▶ [Material supplied]

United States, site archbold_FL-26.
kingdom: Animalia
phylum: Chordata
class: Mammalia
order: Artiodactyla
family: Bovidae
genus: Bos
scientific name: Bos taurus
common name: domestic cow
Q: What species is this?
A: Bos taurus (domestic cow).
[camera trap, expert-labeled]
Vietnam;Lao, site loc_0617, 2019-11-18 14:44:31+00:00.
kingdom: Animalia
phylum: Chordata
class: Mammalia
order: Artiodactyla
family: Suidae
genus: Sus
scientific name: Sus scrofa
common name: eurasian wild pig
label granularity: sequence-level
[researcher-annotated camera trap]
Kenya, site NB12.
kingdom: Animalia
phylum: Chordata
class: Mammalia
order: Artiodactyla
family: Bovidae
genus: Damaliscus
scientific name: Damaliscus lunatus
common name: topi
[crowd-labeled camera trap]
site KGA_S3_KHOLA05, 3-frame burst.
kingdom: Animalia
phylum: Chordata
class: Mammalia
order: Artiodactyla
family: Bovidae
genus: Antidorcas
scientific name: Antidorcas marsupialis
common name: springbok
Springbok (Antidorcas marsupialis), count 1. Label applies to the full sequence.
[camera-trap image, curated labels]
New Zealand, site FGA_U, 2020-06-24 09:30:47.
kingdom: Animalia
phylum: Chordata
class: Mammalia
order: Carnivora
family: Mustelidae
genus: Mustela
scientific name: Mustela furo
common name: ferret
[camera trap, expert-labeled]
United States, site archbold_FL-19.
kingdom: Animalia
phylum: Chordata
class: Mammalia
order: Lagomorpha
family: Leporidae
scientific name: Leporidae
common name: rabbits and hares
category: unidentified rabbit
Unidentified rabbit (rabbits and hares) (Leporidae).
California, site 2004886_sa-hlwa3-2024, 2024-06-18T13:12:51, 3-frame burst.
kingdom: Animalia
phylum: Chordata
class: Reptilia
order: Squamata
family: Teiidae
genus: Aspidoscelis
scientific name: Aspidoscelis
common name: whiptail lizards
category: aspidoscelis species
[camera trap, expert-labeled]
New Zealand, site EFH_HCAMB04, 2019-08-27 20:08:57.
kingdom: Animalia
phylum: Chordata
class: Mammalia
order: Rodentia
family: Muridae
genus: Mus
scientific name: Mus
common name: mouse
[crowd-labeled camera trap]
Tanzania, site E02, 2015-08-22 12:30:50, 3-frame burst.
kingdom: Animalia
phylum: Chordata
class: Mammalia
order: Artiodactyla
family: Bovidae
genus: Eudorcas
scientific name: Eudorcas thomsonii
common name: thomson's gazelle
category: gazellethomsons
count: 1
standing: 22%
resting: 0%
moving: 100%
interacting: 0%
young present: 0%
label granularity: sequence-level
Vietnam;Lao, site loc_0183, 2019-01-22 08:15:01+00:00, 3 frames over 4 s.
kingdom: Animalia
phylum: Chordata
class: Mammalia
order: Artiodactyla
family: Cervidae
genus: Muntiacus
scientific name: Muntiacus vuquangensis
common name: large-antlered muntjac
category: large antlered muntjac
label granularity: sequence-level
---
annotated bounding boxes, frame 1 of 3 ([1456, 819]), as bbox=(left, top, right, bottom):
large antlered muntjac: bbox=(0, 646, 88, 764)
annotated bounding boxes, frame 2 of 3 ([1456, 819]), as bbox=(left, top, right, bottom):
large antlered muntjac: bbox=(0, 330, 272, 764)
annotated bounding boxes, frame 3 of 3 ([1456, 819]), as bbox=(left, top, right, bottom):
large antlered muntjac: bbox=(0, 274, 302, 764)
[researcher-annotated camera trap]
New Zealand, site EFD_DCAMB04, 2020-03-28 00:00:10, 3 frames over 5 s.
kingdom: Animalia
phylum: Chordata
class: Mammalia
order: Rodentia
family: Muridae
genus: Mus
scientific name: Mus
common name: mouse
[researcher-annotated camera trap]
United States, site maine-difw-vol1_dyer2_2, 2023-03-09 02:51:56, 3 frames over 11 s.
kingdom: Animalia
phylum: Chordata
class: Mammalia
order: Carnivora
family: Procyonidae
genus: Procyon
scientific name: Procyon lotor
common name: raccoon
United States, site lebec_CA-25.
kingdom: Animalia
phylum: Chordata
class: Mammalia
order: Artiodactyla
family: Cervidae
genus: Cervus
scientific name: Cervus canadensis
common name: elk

▶ [Task statement]
Which lines of the material above hold the string "frames"? Pull them out.

▶ [Solved exercise]
Vietnam;Lao, site loc_0183, 2019-01-22 08:15:01+00:00, 3 frames over 4 s.
New Zealand, site EFD_DCAMB04, 2020-03-28 00:00:10, 3 frames over 5 s.
United States, site maine-difw-vol1_dyer2_2, 2023-03-09 02:51:56, 3 frames over 11 s.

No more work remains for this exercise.